WASHINGTON -- President Barack Obama and Mitt Romney are engaged in a furious duel for women’s votes, battling daily with attack ads, massive rallies and heartfelt testimonials from supportive women.
In the latest round Friday, the president fired up a raucous crowd at George Mason University in Fairfax, Va., with a vigorous pitch to women voters. He wore a pink bracelet, signaling his support for breast cancer research, and was introduced by Cecile Richards, president of Planned Parenthood Federation of America.
Obama poured it on. "When it comes to issues critical to women, the right to make your own decision about your health, the right to be treated fairly and equally in the workplace, Gov. Romney wants to take us to policies more suited to the 1950s," Obama said, as the audience kept interrupting him with applause.
"He may not have noticed, we’re in the 21st century, and in the 21st century, a woman deserves equal pay for equal work,” he said. “This should be a no-brainer."
Obama went on to talk about administration efforts to make contraception and mammograms easier to obtain. The Romney campaign quickly responded by trying to shift the focus back to the economy.
“Women haven’t forgotten how we’ve suffered over the last four years in the Obama economy with higher taxes, higher unemployment and record levels of poverty," said Virginia state lawmaker Barbara Comstock.
Romney’s also trying to show a gentler, softer side, notably in a new ad this week. It features a woman suggesting Romney’s position on abortion is not as extreme as opponents say it is.
"I looked into it," the woman says. "Turns out Romney doesn’t oppose contraception at all. In fact, he does think abortion should be an option in cases of rape, incest or to save a mother’s life."
She then pivots to the economic argument. "This issue’s important to me," the woman says of abortion, "but I’m more concerned about the debt our children will be left with. I voted for President Obama last time. We just can’t afford four more years."
The Obama campaign struck back quickly with an ad featuring the woman’s picture. "Seen this from Mitt Romney?" it asked. "Then take a look at this."
“If Roe v. Wade was overturned, Congress passed a federal ban on all abortions, and it came to your desk – would you sign it? Yes or no?” asks CNN’s Anderson Cooper in a 2007 Republican candidate debate.
“Let me say it: I’d be delighted to sign that bill,” Romney says as he smiles and vigorously shakes his head affirmatively. The ad edits out the next lines that Romney said at the time. “But that’s not where we are,” he added. “That’s not where America is today. Where America is ready to overturn Roe v. Wade and return to the states that authority. But if the Congress got there, we had that kind of consensus in that country, terrific."

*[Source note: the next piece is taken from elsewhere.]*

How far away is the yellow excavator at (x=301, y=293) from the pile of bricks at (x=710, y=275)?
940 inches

Romney sees a historic chance to close the "gender gap" that’s dogged Republican presidential candidates for decades. Polls suggest Romney has an opening, and he’s trying to cast himself as a reasonable, moderate leader able to fix a sluggish economy that’s hit women particularly hard.
Democrats counter by reminding women that Obama has aggressively championed abortion rights, domestic violence laws and equal pay, while Romney and his allies have been reluctant to embrace those causes .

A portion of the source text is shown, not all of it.